Final answer:
To find the electric field 1.4 m from the axis of an infinite cylindrical shell with a given surface charge density, one applies Gauss's law. A Gaussian surface is chosen and the charge enclosed is determined. The electric field magnitude can then be calculated and is found to be uniform and directed radially outward from the cylinder.
Step-by-step explanation:
The student’s question is related to the calculation of the electric field due to a charged infinite cylindrical shell by applying Gauss's law. Since the radius of the cylindrical shell is 0.45 m and the point of interest is at 1.4 m from the axis (which is outside the shell), and knowing that the surface charge density is 1.4 pC/m², the electric field can be determined using Gauss's law for a cylinder.
To find the electric field at a point outside the cylinder, we consider a Gaussian surface that is a coaxial cylinder with the given cylindrical shell and with a radius larger than that of the shell. The length of the Gaussian surface should be finite but the actual length does not matter because the charge per unit length is constant for an infinite cylinder.

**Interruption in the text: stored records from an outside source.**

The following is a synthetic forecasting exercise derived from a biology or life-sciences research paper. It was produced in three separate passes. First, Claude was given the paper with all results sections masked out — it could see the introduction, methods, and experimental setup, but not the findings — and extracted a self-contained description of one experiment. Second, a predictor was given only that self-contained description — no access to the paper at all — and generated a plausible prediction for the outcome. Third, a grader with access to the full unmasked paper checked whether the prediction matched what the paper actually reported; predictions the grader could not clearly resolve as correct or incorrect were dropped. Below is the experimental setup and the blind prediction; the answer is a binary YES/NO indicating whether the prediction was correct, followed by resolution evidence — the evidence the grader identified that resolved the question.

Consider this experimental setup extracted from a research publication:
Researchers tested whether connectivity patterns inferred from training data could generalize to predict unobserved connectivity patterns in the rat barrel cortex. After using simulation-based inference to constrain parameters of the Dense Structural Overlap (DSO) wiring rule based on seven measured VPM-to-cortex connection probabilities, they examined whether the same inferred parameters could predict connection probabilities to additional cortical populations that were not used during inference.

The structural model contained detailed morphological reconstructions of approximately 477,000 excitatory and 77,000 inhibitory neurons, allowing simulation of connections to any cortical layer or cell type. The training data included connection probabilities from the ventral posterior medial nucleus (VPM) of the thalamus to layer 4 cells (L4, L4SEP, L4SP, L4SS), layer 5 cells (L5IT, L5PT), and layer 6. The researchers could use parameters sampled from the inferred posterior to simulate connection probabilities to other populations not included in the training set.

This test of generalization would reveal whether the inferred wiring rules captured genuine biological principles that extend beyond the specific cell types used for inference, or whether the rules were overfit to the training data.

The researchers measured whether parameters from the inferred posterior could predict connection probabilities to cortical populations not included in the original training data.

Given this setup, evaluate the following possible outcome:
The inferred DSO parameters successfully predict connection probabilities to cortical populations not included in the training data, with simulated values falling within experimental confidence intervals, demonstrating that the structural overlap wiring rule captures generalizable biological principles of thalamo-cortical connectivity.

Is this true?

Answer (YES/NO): NO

The total charge enclosed by the Gaussian surface can be obtained by multiplying the length of the Gaussian cylinder by the charge per unit length (which is a product of the surface charge density and the perimeter of the base of the cylindrical shell).
Applying Gauss's law, which states that the net electric flux through a closed surface is equal to the charge enclosed divided by the permittivity of free space, we can set up the equation Φ = E • 2π•r•L = σ•2π•R•L/ ε₀, where Φ is the electric flux, E is the electric field magnitude, r is the radial distance from the axis (1.4 m), and L is the length of the Gaussian surface. Solving for E will give the electric field at a point 1.4 m from the axis of the cylinder.
Since the value of the electric field only depends on the charge enclosed and not on the specific location outside the cylindrical shell, the electric field is uniform and directed radially outward from the cylinder. Thus the magnitude of the electric field can be found using:
E = (σ•2π•R) / (ε₀•2π•r)